_EXTRACT_:
----------

Studio album by Lindsay Lohan
- Released: November 30, 2005
- Recorded: 2004–2005
- Studio: Rocket Carousel (Los Angeles); The Beach House (Long Island); Ruby Red (Atlanta); Zi Music West (Los Angeles); Loho (New York City); Ocean Way (Los Angeles); Skip Saylor (Los Angeles); Sony Music (New York City); NRG Recording;
- Genre: Pop rock
- Length: 43:21
- Label: Casablanca
- Producer: Greg Wells; Kara DioGuardi; Butch Walker; Ben Moody;

Lindsay Lohan chronology
| Speak (2004) | A Little More Personal (RAW) (2005) |  |

Singles from A Little More Personal
- "Confessions of a Broken Heart (Daughter to Father)" Released: October 18, 2005;

= A Little More Personal (Raw) =

A Little More Personal (Raw) (stylized A Little More Personal (RAW)) is the second studio album by American actress and singer Lindsay Lohan, released on November 30, 2005, by Casablanca Records. The album features darker material than Lohan's debut studio album, Speak (2004). Recording sessions took place in several locations, including at Lohan's trailer during the principal photography of Herbie: Fully Loaded, where she recorded her vocals for the album's lead single, "Confessions of a Broken Heart (Daughter to Father)".

----------

_REQUIRED ACTIONS_:
[A] According to the text about Lindsay Lohan's album A Little More Personal (Raw), where did she record her vocals for the lead single?
[B] Continue the text about Lindsay Lohan's album A Little More Personal (Raw), starting after its final sentence.

_DATA BLOCK_:

----------

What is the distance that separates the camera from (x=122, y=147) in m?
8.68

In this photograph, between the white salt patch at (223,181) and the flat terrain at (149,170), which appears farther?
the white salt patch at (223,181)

----------

_TASK RESPONSES_:
[A] In her trailer during the principal photography of Herbie: Fully Loaded.

[B]
The album received mixed reviews from music critics, who praised Lohan's ambition and vocals, despite considering it a weak album. A Little More Personal (Raw) charted mildly compared to Speak, debuting (and also peaking) at number 20 on the US Billboard 200, with first-week sales of 82,000 copies. However, it was certified Gold by the Recording Industry Association of America (RIAA) for shipments of over 500,000 copies. It was also certified Gold in Taiwan. Lohan promoted the album with a few television appearances, including at MTV's Total Request Live, The Ellen DeGeneres Show and the 33rd Annual American Music Awards. Lohan included her songwriting on seven out of the album's twelve songs and was the album's executive producer.

==Background and recording==
During the shoot of the music video for her single "First", Lohan revealed in an interview with MTV that she was preparing her sophomore studio album. "When you get into the studio, everything just comes out," she said. "All your creative juices are there. I don't [want to] leave. I'll still be in there until all hours, and it's nice to be able to do that." Lohan began writing lyrics for the album in June 2005, after the last single from her previous album had been released. "I've been writing a lot, almost every night," she said. "There's been a lot going on [in my life lately], and I think people can find that escape in hobbies that they do. I don't do yoga or anything, but some people use that. Everyone has their own thing, and I use writing." The pop rock album features a darker theme compared to Lohan's previous album.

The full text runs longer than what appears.